*** Opening DOCUMENT EXCERPT ***

Is An Improved PSA Screening Test In Sight?

Liz Savage

After decades of searching for a replacement for prostate-specific antigen (PSA) in prostate cancer screening, many researchers are once again examining variations on the long-beleaguered biomarker.

PSA has withstood years of skepticism from critics who blame it for the overdiagnosis and overtreatment of millions of men since it became the favorite prostate cancer screening test in the early 1990s. But PSA is staying put in the clinic. Now, instead of focusing on new markers of prostate cancer, many researchers are looking for ways to enhance PSA's predictive powers.

"PSA has been very effective in changing the landscape of prostate cancer, but it still has a number of significant limitations that need to be addressed," said Robert Getzenberg, Ph.D., director of research at Johns Hopkins University's urological institute.

PSA was first identified in 1966 and quickly proved useful for identifying semen in criminal cases of sexual assault. Further studies in the 1980s suggested its utility as a prostate cancer screening tool, but physicians were skeptical of a test with such low sensitivity and specificity. Prostate cancer causes elevated PSA levels, but so do benign conditions like prostate enlargement or inflammation. Even though PSA wasn't a marker of cancer, it was associated with the risk of cancer. In 1994, the U.S. Food and Drug Administration approved PSA screening for the early detection of prostate cancer.

*** Closing DOCUMENT EXCERPT ***

→ **QUESTIONS**:
a - Summarize the PSA screening article in two sentences.
b - Please continue the PSA screening article, picking up right after its last sentence.

*** Opening SUPPLIED INFORMATION ***

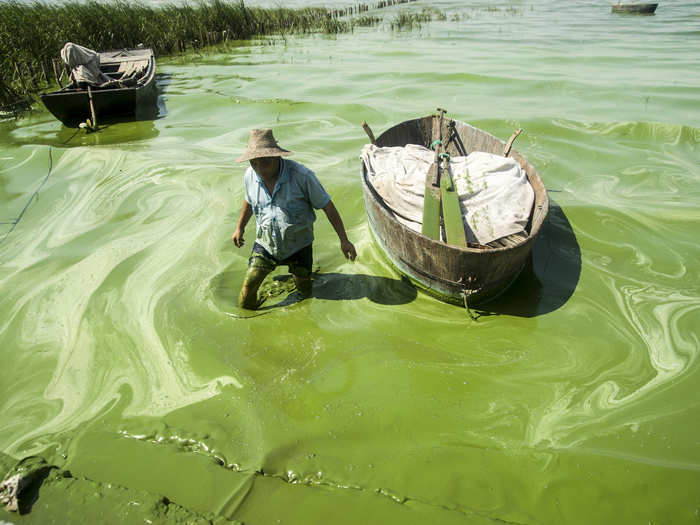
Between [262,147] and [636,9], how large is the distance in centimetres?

*** Closing SUPPLIED INFORMATION ***

→ **RESULTS FOR EACH TASK**:
a - PSA has been the favored prostate cancer screening test since the early 1990s, despite long criticism that it led to the overdiagnosis and overtreatment of millions of men, and many researchers are now looking for ways to enhance its predictive power instead of seeking new markers. First identified in 1966, PSA was approved in 1994 by the U.S. Food and Drug Administration for early detection of prostate cancer, even though benign conditions also raise its levels and it is associated with cancer risk rather than being a marker of cancer.

b -
Today PSA remains controversial and is being tested in large randomized screening trials. One such trial, the Prostate, Lung, Colorectal, and Ovarian (PLCO) Cancer Screening Trial, is trying to determine whether screening tests like PSA reduce cancer deaths. But results of the trial won't be available for several years. In the meantime, the PSA test will probably remain the primary screening test. "For prostate cancer, it's still our good old PSA," said Sudhir Srivastava, Ph.D., chief of the cancer biomarkers research group at the National Cancer Institute. "There are some candidate biomarkers for prostate cancer, but nothing really compares to PSA at this point in time. All the data we know of are very preliminary and need to be validated."

Researchers have been looking for a new prostate cancer biomarker throughout PSA's screening career. There has been no shortage of promising rising stars, but none has withstood the test of time and validation. "The problem isn't with coming up with biomarker X, Y, or Z. ... It's finding the one that's worth doing a clinical trial on and then validating it," said Thomas Flaig, M.D., a medical oncologist at the University of Colorado Health Sciences Center in Aurora.

What looks promising in the lab has yet to hold up in real-world conditions. Aside from the tremendous time and money that it takes to validate a marker, a major problem with finding new biomarkers is PSA itself. Often, when trying to show that a marker is effective, researchers conduct a trial comparing the biomarker in patients with prostate cancer and those without. Ideally, researchers will find the marker in the cancer patients and not the healthy people. The problem is that the healthy group is often not given a biopsy, said Ian Thompson, M.D., professor and chair of urology at the University of Texas Health Science Center in San Antonio. According to the results of the Prostate Cancer Prevention Trial, which Thompson led, about 15% of "healthy" men with low PSA levels have prostate cancer. If men with prostate cancer are in the control group, the promising results suddenly become much less so.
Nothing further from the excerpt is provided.